Assignment ▸ Read the listing below. Then repeat it exactly.

━━━━━ Data shown ━━━━━

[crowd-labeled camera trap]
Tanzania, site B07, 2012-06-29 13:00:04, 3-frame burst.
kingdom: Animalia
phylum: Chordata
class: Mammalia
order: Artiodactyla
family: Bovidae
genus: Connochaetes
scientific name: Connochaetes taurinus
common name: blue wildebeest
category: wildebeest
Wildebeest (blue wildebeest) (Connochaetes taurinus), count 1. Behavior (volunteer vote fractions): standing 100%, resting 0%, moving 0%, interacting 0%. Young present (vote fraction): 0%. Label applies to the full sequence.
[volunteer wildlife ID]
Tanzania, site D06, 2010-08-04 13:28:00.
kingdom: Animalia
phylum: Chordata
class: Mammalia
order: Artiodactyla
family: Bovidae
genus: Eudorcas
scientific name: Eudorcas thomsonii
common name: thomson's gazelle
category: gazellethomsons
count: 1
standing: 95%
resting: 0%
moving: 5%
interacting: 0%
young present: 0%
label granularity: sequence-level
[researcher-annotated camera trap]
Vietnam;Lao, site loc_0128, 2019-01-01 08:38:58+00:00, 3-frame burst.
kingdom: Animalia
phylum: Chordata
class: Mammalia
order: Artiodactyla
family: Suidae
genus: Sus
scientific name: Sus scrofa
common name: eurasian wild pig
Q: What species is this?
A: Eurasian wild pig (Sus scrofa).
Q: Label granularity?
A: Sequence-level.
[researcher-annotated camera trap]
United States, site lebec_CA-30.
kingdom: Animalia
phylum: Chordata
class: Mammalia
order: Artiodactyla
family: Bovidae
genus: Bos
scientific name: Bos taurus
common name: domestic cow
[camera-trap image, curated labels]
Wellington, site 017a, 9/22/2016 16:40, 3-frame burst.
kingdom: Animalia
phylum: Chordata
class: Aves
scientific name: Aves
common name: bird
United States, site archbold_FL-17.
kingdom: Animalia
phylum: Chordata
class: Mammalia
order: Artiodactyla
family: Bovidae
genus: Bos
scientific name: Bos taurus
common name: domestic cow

━━━━━

Answer space ▸
[crowd-labeled camera trap]
Tanzania, site B07, 2012-06-29 13:00:04, 3-frame burst.
kingdom: Animalia
phylum: Chordata
class: Mammalia
order: Artiodactyla
family: Bovidae
genus: Connochaetes
scientific name: Connochaetes taurinus
common name: blue wildebeest
category: wildebeest
Wildebeest (blue wildebeest) (Connochaetes taurinus), count 1. Behavior (volunteer vote fractions): standing 100%, resting 0%, moving 0%, interacting 0%. Young present (vote fraction): 0%. Label applies to the full sequence.
[volunteer wildlife ID]
Tanzania, site D06, 2010-08-04 13:28:00.
kingdom: Animalia
phylum: Chordata
class: Mammalia
order: Artiodactyla
family: Bovidae
genus: Eudorcas
scientific name: Eudorcas thomsonii
common name: thomson's gazelle
category: gazellethomsons
count: 1
standing: 95%
resting: 0%
moving: 5%
interacting: 0%
young present: 0%
label granularity: sequence-level
[researcher-annotated camera trap]
Vietnam;Lao, site loc_0128, 2019-01-01 08:38:58+00:00, 3-frame burst.
kingdom: Animalia
phylum: Chordata
class: Mammalia
order: Artiodactyla
family: Suidae
genus: Sus
scientific name: Sus scrofa
common name: eurasian wild pig
Q: What species is this?
A: Eurasian wild pig (Sus scrofa).
Q: Label granularity?
A: Sequence-level.
[researcher-annotated camera trap]
United States, site lebec_CA-30.
kingdom: Animalia
phylum: Chordata
class: Mammalia
order: Artiodactyla
family: Bovidae
genus: Bos
scientific name: Bos taurus
common name: domestic cow
[camera-trap image, curated labels]
Wellington, site 017a, 9/22/2016 16:40, 3-frame burst.
kingdom: Animalia
phylum: Chordata
class: Aves
scientific name: Aves
common name: bird
United States, site archbold_FL-17.
kingdom: Animalia
phylum: Chordata
class: Mammalia
order: Artiodactyla
family: Bovidae
genus: Bos
scientific name: Bos taurus
common name: domestic cow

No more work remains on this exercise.